IntPoint move_int_point(IntPoint p, IntPoint by)
{
    return {p.x + by.x, p.y + by.y};
}

void print_int_point(IntPoint p)
{
    std::cout << '(' << p.x << ',' << p.y << ')';
}

If we had \(n\) functions and \(m\) types of points, we would need to implement all of the \(n\) functions separately for all \(m\) types which results in \(m \cdot n\) functions. Clearly this does not scale up well.

Class templates

With the template mechanism of C++, structs we can instead write a struct template (usually called a class-template) for Point:

template <typename T>
struct Point {
    T x;
    T y;
};

The template keyword tells the compiler that what follows is a template definition and inside the angle brackets (which are used the usual less-than and greater-than signs repurposed) come the template parameters. In this case the template has as parameter a type (typename) with the parameter name T. Inside the template definition, you can use T just like a normal type.

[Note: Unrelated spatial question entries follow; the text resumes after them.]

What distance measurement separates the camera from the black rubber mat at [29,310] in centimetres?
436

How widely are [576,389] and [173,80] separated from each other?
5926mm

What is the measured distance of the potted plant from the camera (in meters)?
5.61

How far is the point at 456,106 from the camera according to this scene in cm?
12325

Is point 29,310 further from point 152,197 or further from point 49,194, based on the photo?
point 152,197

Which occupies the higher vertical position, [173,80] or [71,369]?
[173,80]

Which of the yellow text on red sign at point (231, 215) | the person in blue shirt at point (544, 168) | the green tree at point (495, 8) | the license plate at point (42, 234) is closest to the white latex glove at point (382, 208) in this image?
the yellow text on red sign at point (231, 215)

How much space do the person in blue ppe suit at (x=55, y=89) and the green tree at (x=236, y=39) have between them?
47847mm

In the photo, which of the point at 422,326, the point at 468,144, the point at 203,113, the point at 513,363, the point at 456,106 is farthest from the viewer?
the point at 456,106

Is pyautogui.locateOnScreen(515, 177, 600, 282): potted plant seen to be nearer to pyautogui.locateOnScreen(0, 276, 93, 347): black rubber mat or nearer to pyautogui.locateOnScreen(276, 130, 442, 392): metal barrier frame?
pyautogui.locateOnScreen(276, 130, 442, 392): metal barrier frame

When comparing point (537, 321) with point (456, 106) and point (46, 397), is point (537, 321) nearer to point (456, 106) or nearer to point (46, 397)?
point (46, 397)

To use this class template, we now need to specify the template parameter:

void print_point(Point<int> p)
{
    std::cout << '(' << p.x << ',' << p.y << ')';
}

int main()
{
    Point<int> mypoint = {2, 5};
    print_point(mypoint)
}

This is very similar to functions. In fact, you could view the class template Point as a “type function” that takes a component-type as parameter and “returns” a point-type. The big difference is that this “computation” is done by the compiler and not when the program runs.

Function templates

Now we need to write only one Point class-template instead of several SomeTypePoint classes, but we still would need \(m \cdot n\) functions. But function templates come to the rescue!

template <typename T>
void print_point(Point<T> p)
{
    std::cout << '(' << p.x << ',' << p.y << ')';
}

Transforming print_point from a function to a function-template should look extremely similar to the previous tranformation of Point to a class-template. However, when calling a function template, there is a catch: You usually don’t need to specify the template parameter because the compiler figures them out automatically by comparing the function argument with parameter. That is, the main function from before now looks exactly the same!

By using class- and function-templates, instead of \(m \cdot n\) functions, we now need to write each function only once for all Point types, greatly improving maintainability and readability of the program.


Footnotes

[1]Actually, the C++ standard defines sizeof to return the size in multiples of char‘s size (sizeof(char) is defined to be 1). Although the standard only specifies that a char must be at least one byte large, in practice it has exactly one byte on all but some exotic platforms.